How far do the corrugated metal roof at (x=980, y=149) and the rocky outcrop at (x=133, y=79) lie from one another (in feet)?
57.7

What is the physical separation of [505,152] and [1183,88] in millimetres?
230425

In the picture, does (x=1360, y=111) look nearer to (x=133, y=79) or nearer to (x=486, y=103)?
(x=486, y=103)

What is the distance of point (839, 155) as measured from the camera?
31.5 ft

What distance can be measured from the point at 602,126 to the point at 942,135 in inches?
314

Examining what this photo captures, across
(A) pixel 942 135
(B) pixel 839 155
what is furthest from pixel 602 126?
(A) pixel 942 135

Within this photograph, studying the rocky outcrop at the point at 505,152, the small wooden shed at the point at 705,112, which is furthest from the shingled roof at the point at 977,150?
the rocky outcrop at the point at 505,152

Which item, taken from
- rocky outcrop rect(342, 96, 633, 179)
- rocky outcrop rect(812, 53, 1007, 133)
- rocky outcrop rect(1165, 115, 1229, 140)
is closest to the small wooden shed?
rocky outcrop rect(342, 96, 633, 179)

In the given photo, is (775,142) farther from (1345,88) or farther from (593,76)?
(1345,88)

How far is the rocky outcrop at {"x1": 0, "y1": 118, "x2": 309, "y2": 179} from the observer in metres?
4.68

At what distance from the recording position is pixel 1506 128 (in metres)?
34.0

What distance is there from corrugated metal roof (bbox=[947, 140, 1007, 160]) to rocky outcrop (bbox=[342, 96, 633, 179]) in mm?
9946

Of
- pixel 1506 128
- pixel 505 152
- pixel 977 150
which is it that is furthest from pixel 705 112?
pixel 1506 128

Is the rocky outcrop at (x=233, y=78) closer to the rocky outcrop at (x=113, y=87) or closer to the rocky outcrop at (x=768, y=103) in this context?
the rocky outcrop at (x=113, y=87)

+ + + + +

OBJECTIVE.
Rewrite every item above as a Markdown table with two columns, Row and Text, giving each non-blank line its own numbered row and leaving out the blank lines.

OUTPUT BELOW.
| Row | Text |
|---|---|
| 1 | How far do the corrugated metal roof at (x=980, y=149) and the rocky outcrop at (x=133, y=79) lie from one another (in feet)? |
| 2 | 57.7 |
| 3 | What is the physical separation of [505,152] and [1183,88] in millimetres? |
| 4 | 230425 |
| 5 | In the picture, does (x=1360, y=111) look nearer to (x=133, y=79) or nearer to (x=486, y=103)? |
| 6 | (x=486, y=103) |
| 7 | What is the distance of point (839, 155) as measured from the camera? |
| 8 | 31.5 ft |
| 9 | What distance can be measured from the point at 602,126 to the point at 942,135 in inches? |
| 10 | 314 |
| 11 | Examining what this photo captures, across |
| 12 | (A) pixel 942 135 |
| 13 | (B) pixel 839 155 |
| 14 | what is furthest from pixel 602 126? |
| 15 | (A) pixel 942 135 |
| 16 | Within this photograph, studying the rocky outcrop at the point at 505,152, the small wooden shed at the point at 705,112, which is furthest from the shingled roof at the point at 977,150? |
| 17 | the rocky outcrop at the point at 505,152 |
| 18 | Which item, taken from |
| 19 | - rocky outcrop rect(342, 96, 633, 179) |
| 20 | - rocky outcrop rect(812, 53, 1007, 133) |
| 21 | - rocky outcrop rect(1165, 115, 1229, 140) |
| 22 | is closest to the small wooden shed? |
| 23 | rocky outcrop rect(342, 96, 633, 179) |
| 24 | In the given photo, is (775,142) farther from (1345,88) or farther from (593,76)? |
| 25 | (1345,88) |
| 26 | How far is the rocky outcrop at {"x1": 0, "y1": 118, "x2": 309, "y2": 179} from the observer in metres? |
| 27 | 4.68 |
| 28 | At what distance from the recording position is pixel 1506 128 (in metres)? |
| 29 | 34.0 |
| 30 | What distance is there from corrugated metal roof (bbox=[947, 140, 1007, 160]) to rocky outcrop (bbox=[342, 96, 633, 179]) in mm? |
| 31 | 9946 |
| 32 | Of |
| 33 | - pixel 1506 128 |
| 34 | - pixel 505 152 |
| 35 | - pixel 977 150 |
| 36 | which is it that is furthest from pixel 705 112? |
| 37 | pixel 1506 128 |
| 38 | Is the rocky outcrop at (x=233, y=78) closer to the rocky outcrop at (x=113, y=87) or closer to the rocky outcrop at (x=768, y=103) in this context? |
| 39 | the rocky outcrop at (x=113, y=87) |